Pour la CGT Educ’action 76, cela pose plusieurs problèmes :

  • Les collègues ne disposent pas tous de téléphone portable. L’administration doit le cas échéant fournir des téléphones portables en limitant bien évidemment l’usage aux temps scolaires pour que cela ne dérive pas à une astreinte sans limite. Cela ne résout d’ailleurs en rien la réactivité puisque celui-ci ne peut être constamment lu pendant les temps d’enseignement.
  • le téléphone personnel est par définition privé et familial, qui plus est parfois sur liste rouge ; il est possible de le confier à d’autres membres de la famille et par conséquent, les collègues ne peuvent pas être joint sur leur portable ; d’ailleurs la messagerie ni le mode de réponse ne sont donc censés être « professionnels » ce qui pose des limites évidentes à son utilisation dans le cadre souhaité par la Division de la Prospective et de la Performance.
  • En situation de travail ou dans les transports, le téléphone peut être presque toujours sur le mode silencieux, au fond d’un cartable : il ne peut donc être considéré comme un moyen fiable, rapide, pour contacter les collègues.
  • il ne paraît pas d’une grande logique que l’administration exige l’utilisation de la messagerie professionnelle (et non un mél personnel), organisant ainsi la confusion entre nos communications téléphoniques privées et professionnelles.
  • enfin, se pose la question de la responsabilité des collègues en cas de non lecture du message d’alerte dans les temps ? Il n’est pas possible de faire porter aux collègues une telle responsabilité.

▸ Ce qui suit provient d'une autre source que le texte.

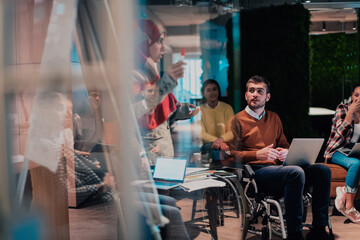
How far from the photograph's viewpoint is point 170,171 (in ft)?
7.77

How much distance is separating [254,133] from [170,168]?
47.1 inches

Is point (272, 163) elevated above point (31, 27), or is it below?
below

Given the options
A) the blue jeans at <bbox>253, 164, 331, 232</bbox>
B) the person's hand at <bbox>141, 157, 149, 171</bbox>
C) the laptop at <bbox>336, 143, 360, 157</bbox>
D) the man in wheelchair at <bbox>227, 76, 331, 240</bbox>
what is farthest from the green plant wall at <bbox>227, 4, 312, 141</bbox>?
the person's hand at <bbox>141, 157, 149, 171</bbox>

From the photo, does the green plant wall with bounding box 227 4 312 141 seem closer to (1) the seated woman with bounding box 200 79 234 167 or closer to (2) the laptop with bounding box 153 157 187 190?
(1) the seated woman with bounding box 200 79 234 167

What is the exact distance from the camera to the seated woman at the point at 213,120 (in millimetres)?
2982

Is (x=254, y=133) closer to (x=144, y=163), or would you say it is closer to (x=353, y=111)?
(x=353, y=111)

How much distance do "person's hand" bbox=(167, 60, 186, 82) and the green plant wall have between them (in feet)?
7.68

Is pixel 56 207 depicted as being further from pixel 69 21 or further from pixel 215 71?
pixel 215 71

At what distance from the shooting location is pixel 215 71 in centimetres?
327

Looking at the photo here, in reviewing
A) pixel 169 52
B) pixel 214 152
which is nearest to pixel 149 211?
pixel 169 52

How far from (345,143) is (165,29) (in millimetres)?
2579

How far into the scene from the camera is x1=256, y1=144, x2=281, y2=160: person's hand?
318 centimetres

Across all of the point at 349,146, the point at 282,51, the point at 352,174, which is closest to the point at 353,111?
the point at 349,146

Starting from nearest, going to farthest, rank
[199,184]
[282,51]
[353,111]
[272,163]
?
[199,184] → [272,163] → [353,111] → [282,51]
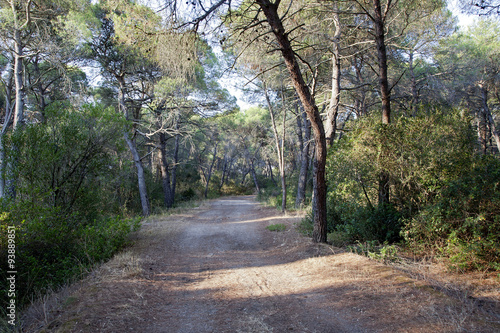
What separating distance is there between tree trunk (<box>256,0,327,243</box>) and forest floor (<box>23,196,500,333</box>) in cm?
58

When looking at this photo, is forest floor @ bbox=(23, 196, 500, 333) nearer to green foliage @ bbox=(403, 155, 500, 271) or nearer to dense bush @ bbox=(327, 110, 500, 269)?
green foliage @ bbox=(403, 155, 500, 271)

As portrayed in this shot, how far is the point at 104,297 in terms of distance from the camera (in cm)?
379

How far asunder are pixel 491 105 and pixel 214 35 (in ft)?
68.7

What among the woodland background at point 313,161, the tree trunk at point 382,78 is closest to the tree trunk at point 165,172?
the woodland background at point 313,161

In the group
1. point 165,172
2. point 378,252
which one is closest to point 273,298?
point 378,252

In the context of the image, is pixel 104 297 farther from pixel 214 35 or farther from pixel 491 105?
pixel 491 105

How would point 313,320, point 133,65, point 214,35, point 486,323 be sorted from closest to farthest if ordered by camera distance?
point 486,323
point 313,320
point 214,35
point 133,65

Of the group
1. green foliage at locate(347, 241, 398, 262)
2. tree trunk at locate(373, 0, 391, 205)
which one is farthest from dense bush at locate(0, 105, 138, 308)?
tree trunk at locate(373, 0, 391, 205)

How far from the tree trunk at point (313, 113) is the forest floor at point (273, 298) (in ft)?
1.90

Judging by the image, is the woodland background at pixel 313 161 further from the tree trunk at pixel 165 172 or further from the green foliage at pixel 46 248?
the tree trunk at pixel 165 172

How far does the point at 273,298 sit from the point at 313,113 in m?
3.58

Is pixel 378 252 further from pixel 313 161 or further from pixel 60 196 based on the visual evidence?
pixel 60 196

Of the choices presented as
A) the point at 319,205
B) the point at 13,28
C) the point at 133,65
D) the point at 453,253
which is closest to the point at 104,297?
the point at 319,205

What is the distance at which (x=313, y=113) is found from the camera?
5715mm
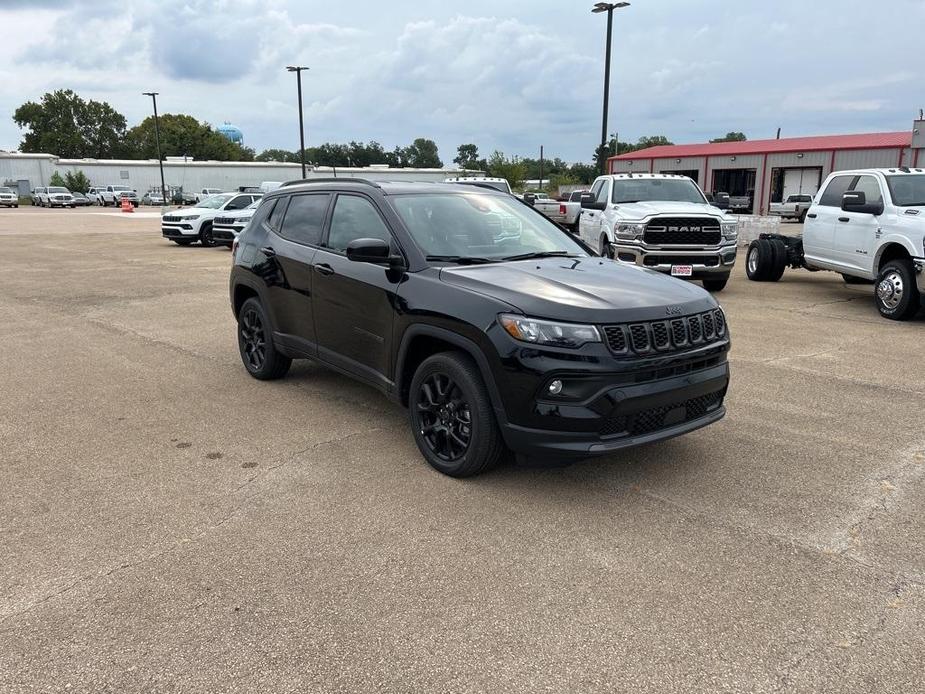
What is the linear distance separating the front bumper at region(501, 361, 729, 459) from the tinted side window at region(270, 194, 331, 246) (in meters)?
2.59

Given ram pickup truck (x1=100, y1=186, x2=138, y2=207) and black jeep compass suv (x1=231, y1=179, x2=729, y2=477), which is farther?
ram pickup truck (x1=100, y1=186, x2=138, y2=207)

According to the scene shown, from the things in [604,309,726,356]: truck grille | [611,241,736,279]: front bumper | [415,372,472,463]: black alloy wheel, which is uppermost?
[604,309,726,356]: truck grille

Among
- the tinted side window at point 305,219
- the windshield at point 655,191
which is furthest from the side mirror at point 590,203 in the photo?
the tinted side window at point 305,219

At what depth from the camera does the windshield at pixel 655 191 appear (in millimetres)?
12586

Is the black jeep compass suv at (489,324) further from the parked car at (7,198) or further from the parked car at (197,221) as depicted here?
the parked car at (7,198)

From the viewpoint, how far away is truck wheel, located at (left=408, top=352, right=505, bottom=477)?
413 centimetres

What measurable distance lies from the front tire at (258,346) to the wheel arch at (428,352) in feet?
6.60

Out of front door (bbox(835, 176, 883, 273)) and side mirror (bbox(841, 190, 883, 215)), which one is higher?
side mirror (bbox(841, 190, 883, 215))

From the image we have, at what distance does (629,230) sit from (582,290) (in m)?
7.62

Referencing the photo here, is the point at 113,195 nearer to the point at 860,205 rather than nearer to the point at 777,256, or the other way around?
the point at 777,256

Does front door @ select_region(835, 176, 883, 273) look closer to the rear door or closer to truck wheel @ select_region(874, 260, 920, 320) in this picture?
the rear door

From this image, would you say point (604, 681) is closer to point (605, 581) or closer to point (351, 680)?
point (605, 581)

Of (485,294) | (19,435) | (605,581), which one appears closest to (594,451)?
(605,581)

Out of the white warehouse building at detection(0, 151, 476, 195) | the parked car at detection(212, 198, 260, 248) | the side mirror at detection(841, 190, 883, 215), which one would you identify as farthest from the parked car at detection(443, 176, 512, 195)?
the white warehouse building at detection(0, 151, 476, 195)
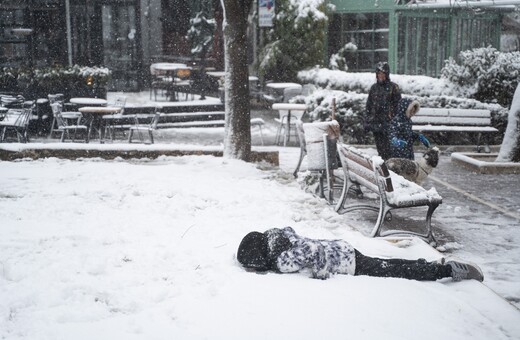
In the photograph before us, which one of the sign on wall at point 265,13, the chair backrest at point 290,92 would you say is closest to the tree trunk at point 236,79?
the chair backrest at point 290,92

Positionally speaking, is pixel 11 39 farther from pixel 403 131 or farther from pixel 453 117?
pixel 403 131

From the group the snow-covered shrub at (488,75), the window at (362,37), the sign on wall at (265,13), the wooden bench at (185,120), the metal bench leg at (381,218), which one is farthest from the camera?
the window at (362,37)

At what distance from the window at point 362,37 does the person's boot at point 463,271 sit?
56.2 ft

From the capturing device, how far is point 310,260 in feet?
16.4

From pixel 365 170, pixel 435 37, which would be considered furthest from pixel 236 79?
pixel 435 37

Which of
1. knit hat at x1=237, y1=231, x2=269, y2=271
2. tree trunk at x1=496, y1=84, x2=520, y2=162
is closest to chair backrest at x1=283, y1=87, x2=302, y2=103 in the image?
tree trunk at x1=496, y1=84, x2=520, y2=162

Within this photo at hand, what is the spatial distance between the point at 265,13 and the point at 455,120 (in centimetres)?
900

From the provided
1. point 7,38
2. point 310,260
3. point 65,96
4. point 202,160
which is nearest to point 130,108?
point 65,96

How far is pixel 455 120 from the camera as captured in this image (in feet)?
43.7

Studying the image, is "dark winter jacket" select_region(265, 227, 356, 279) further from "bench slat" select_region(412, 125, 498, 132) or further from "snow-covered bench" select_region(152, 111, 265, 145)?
"snow-covered bench" select_region(152, 111, 265, 145)

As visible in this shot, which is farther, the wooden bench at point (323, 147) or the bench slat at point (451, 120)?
the bench slat at point (451, 120)

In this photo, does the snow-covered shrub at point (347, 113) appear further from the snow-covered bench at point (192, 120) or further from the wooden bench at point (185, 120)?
the snow-covered bench at point (192, 120)

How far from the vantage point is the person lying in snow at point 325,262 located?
5.02 meters

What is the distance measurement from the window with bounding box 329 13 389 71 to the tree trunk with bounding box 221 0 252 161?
1202cm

Quant aux coups de fil de « la gendarmerie » le matin de la rentrée dans certaines écoles pour savoir si tout s’était bien passé, ça devient pénible ! L’appel venant d’un numéro de portable, rien n’authentifie que ce soit effectivement la gendarmerie... Faut il encore vérifier l’identité en appelant le poste ?

La CGT Educ’action 76 interpelle la DASEN sur ces procédures afin d’éviter toute confusion entre vie privée et vie professionnelle et obtenir des garanties qu’en aucun cas la responsabilité des collègues ne peut être engagée pour défaut de fournir un téléphone personnel ou pour non lecture du message d’alerte dans les temps.

La CGT Educ’action 76 appelle à ne pas donner de coordonnées personnelles. Elle soutiendra et défendra les collègues qui refuseront de fournir leur coordonnées ou celles et ceux dont la responsabilité pourraient être engagée contre eux.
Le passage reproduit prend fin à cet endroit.